Seidenberg expresses the "all words are memorized" view in a particularly pointed way, by claiming that there is no "teach" in "teacher." Rather, such apparently morphologically related words involve independent representations, connected by strong phonological and semantic similarity. We can compare the radical connectionist (RC) view with a radical version of Distributed Morphology (Marantz 2000), which claims that syntax permeates every combination of morphemes. On this (RDM) view, "teacher" not only decomposes into "teach" and "er," the composition is syntactic in the same sense that composition of "the" and "cat" in "the cat" is.

New Neurolinguistic Evidence for Syntactic Decomposition of Derived Words. Our MEG experiment does not directly compare radical connectionism to radical DM but is limited to testing the claim of RC that "teach" and "teacher" are separate words connected only via phonology and semantics; any theory of morphology in which "teacher" contains "teach" would be compatible with our results. We employed a cross-modal priming paradigm with a lexical decision task, essentially replicating the behavioral results of Gonnerman (2000). Crucial contrasts in this experiment compare phonologically related (auditory)prime-(orthographic)target pairs such as "spinach-SPIN" and "teacher-REACH" with morphologically related pairs such as "teacher-TEACH." Phonological similarity between prime and target actually slows down lexical decision on the target in the first two cases, but by different mechanisms. In the case of "spinach-SPIN" the initial match between the first part of "spinach" and the word "spin" causes lateral inhibition of the representation of "spin" by "spinach" during auditory processing of "spinach" and thus a slow down of the MEG M350 response component to "spin," since the M350 indexes initial activation of lexical representations (Embick et al. 2001, Pylkkänen et al. 2001). In the case of rhyme matches like "teacher-REACH," phonological relatedness activates "reach" during auditory processing of "teacher" and thus speeds up the M350 response to "reach" - but competition between independent representations (of morphemes sharing the "each" sound) in the Lexicon slows down reaction time (Vitevich and Luce 1998). "Teacher-TEACH," which should, on the RC story, behave with respect to the M350 as does "spinach-SPIN" with an added effect of semantic priming, in fact shows priming of the M350 and also faster reaction time, strongly arguing against the hypothesis that "teacher" and "teach" have separate lexical representations. On the RC story we should expect lateral inhibition of "teach" during auditory processing of "teacher" (since the listener must process that s/he did not hear "teach"), plus competition between "teacher" and "teach" during the lexical decision on "teach." The morphological decomposition story correctly predicts the results since recognition of "teacher" is recognition of "teach" and another morpheme - syntactically combined, predicting priming of "teach" and no competition from the (non-existent) lexical representation of "teacher."
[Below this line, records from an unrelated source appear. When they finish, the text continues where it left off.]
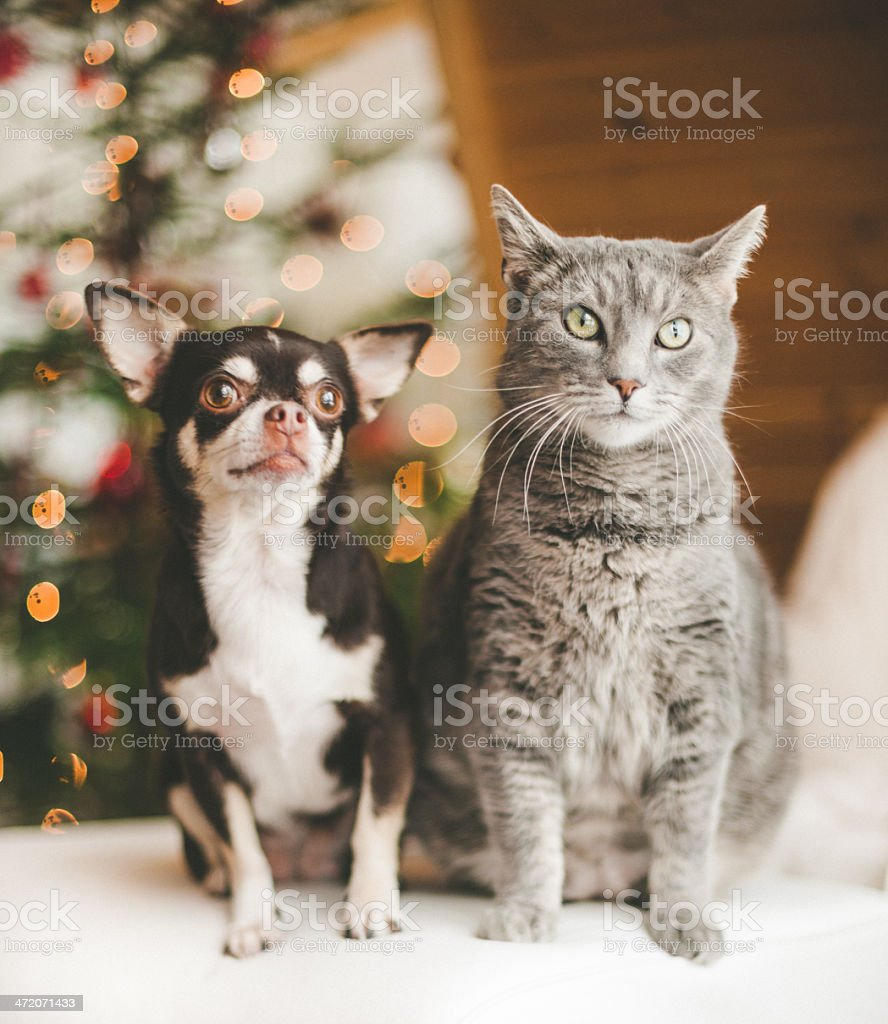 Cute chihuahua and cat infront of christmas tree stock photo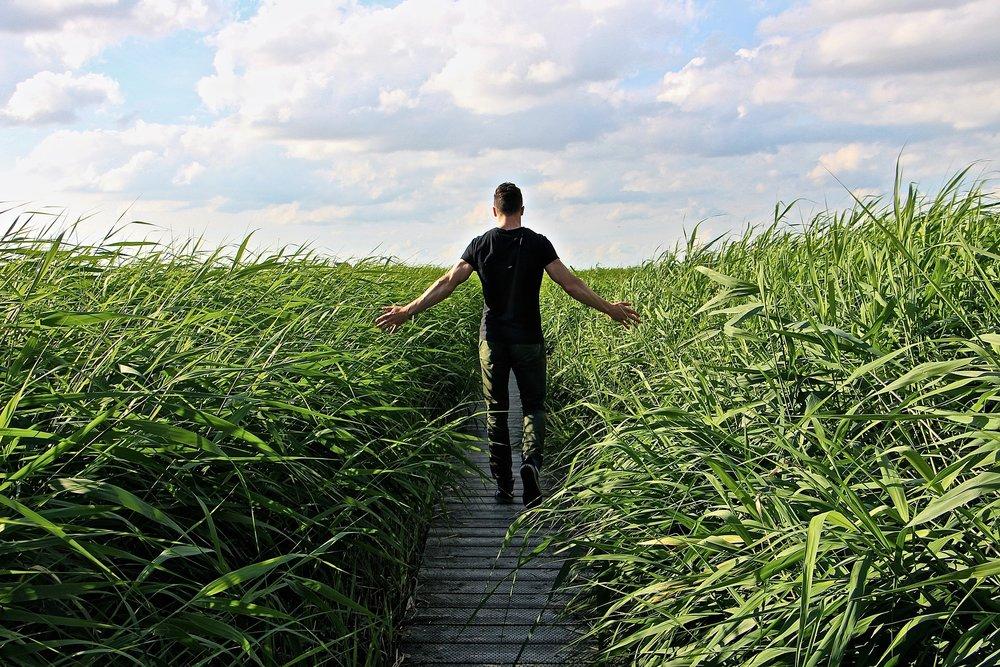 high-grass-1504280_1920.jpg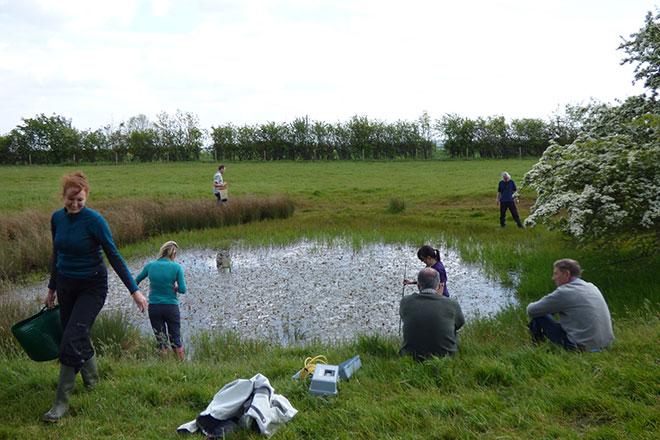 Norfolk-Ponds.jpg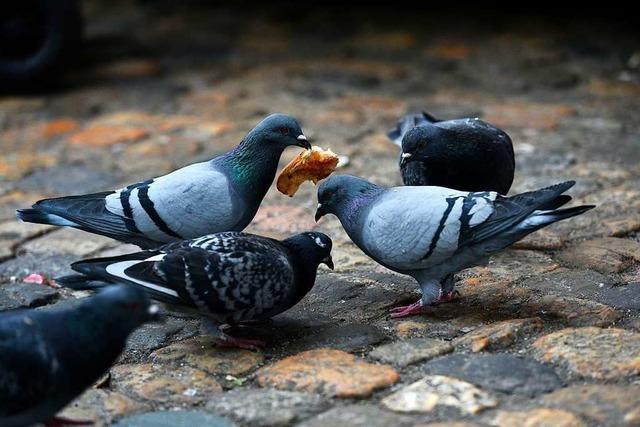 In Lahr soll es nun doch ein Taubenhaus geben
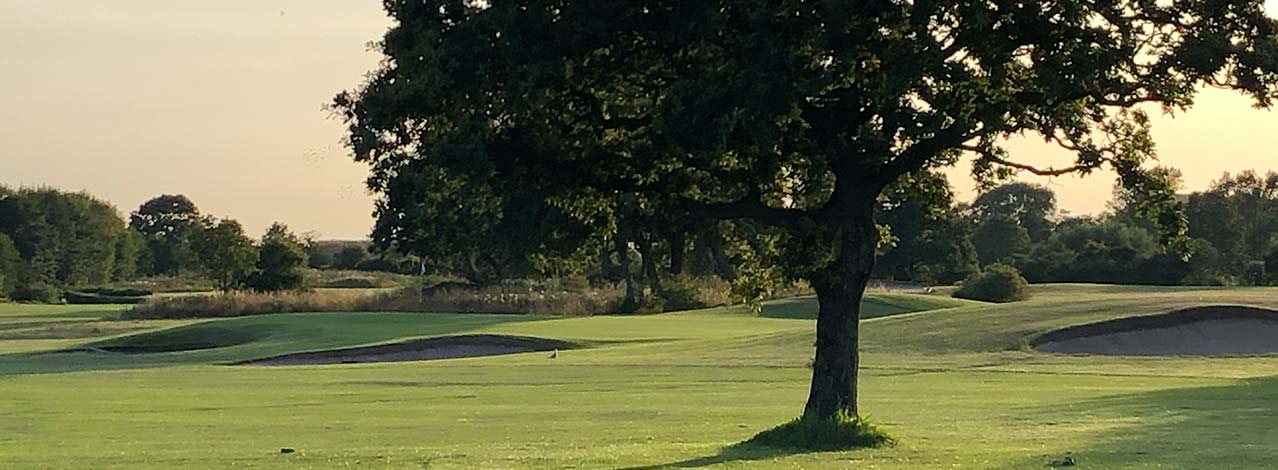 Produktbild för Prova på golf + lunch (1/1)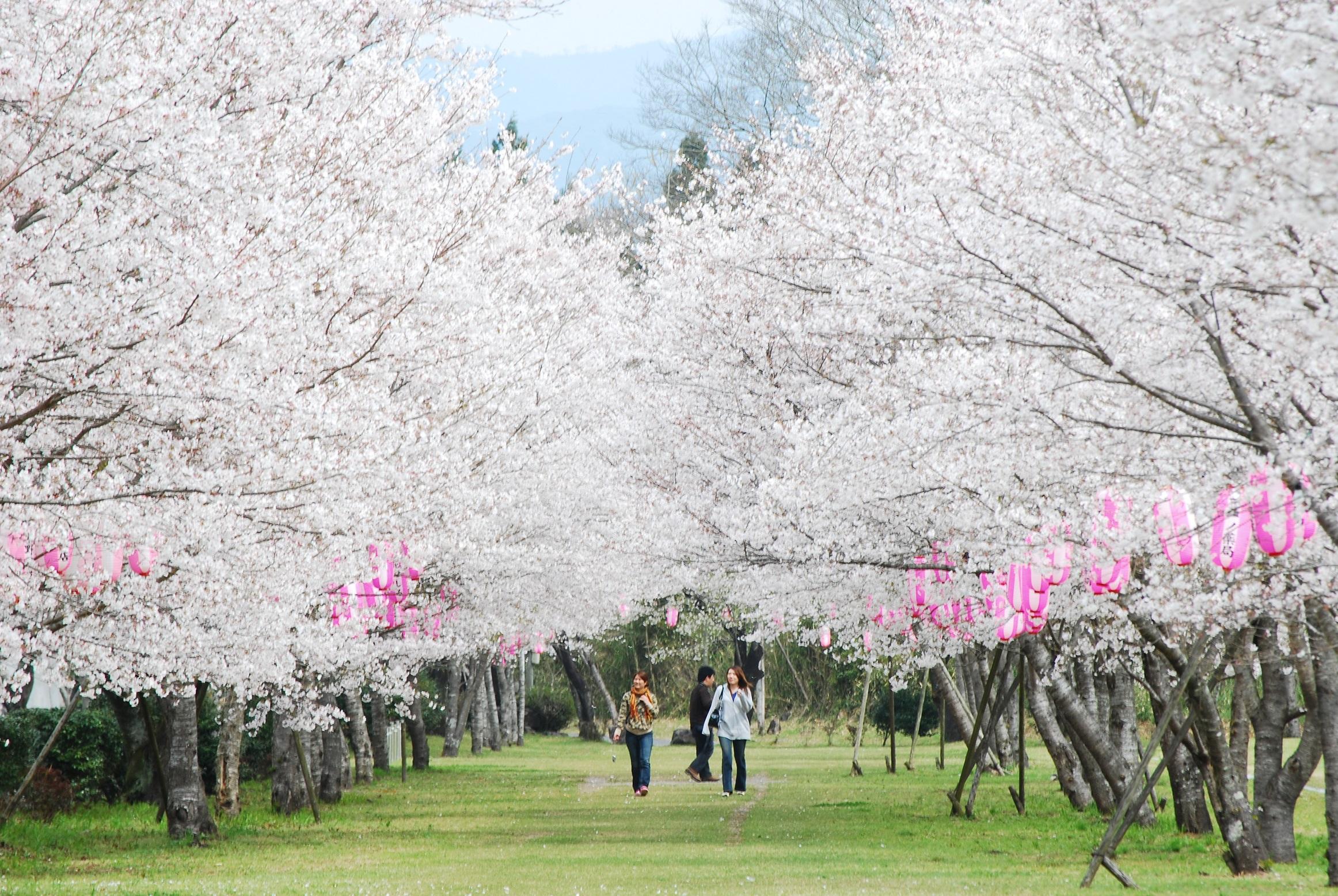 99 鹿児島県伊佐市「忠元公園」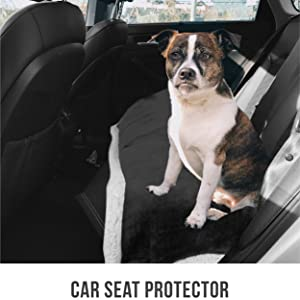 pet car seat protection and road trip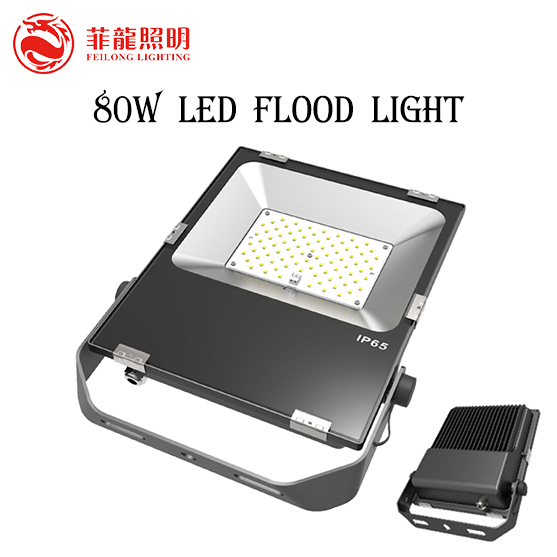 80W 5 year Warranty 50000 hours life color changing outdoor led flood light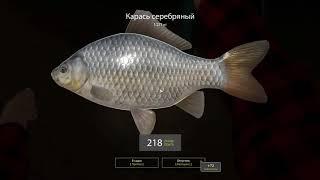 Русская рыбалка 4 - озеро Комариное - Собираю денег на билет до реки Вьюнок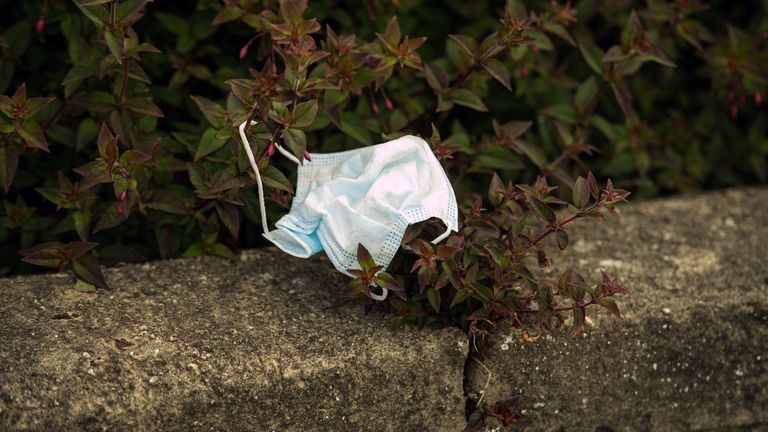 This face mask was discarded in a hedgerow in Whitley Bay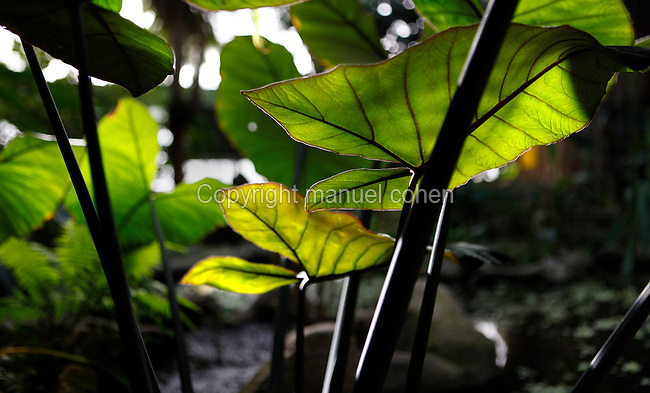 Tropical Rainforest Glasshouse (formerly Le Jardin d'Hiver or Winter Gardens), 1936, René Berger, Jardin des Plantes, Museum National d'Histoire Naturelle, Paris, France. Detail of Xanthiosoma violaceum in the morning light.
Theoretical Context: At What Cost Any Retreat from Radical Distributed Morphology? The brain evidence for "teach" in "teacher" should be set in the context of a theoretical discussion of radical DM in comparison to less radical alternatives. RDM claims that any feature structure that one may create via syntactic composition must always be created via syntactic composition both within a language and crosslinguistically. In contrast, RC claims that complex words must wear their syntactic features as properties of the words as a whole; thus the internal make-up of words is essentially irrelevant to the syntactic properties of words. In addition, if the feature-complex constructed in a syntactic phrase is equally well expressed as features of a memorized word, there can be no necessity to the particular syntactic realization of that feature structure. Although he doesn't endorse any radical anti-decompositionalism, Jackendoff's recent attempts to explicate a minimalist program that incorporates ideas from Construction Grammar leads to the same conclusion: since monomorphemes may map onto feature structures expressable in phrasal syntax, complex feature structures do not imply syntactic structure either above or below the level of the word and thus any constrained theory of syntax (any theory that claims that syntactic structure is motivated to create the types of feature structures one gets from combining morphemes and words) is on the wrong track. We will briefly discuss the following issue in light of the experimental results: does any theory allowing a monomorpheme to carry the same feature structure as a derived word necessarily lead to a Jackendoff-style theory in which there is no necessary relation between syntactic structure and feature structure? That is, what are the theoretical consequences of any departure from RDM?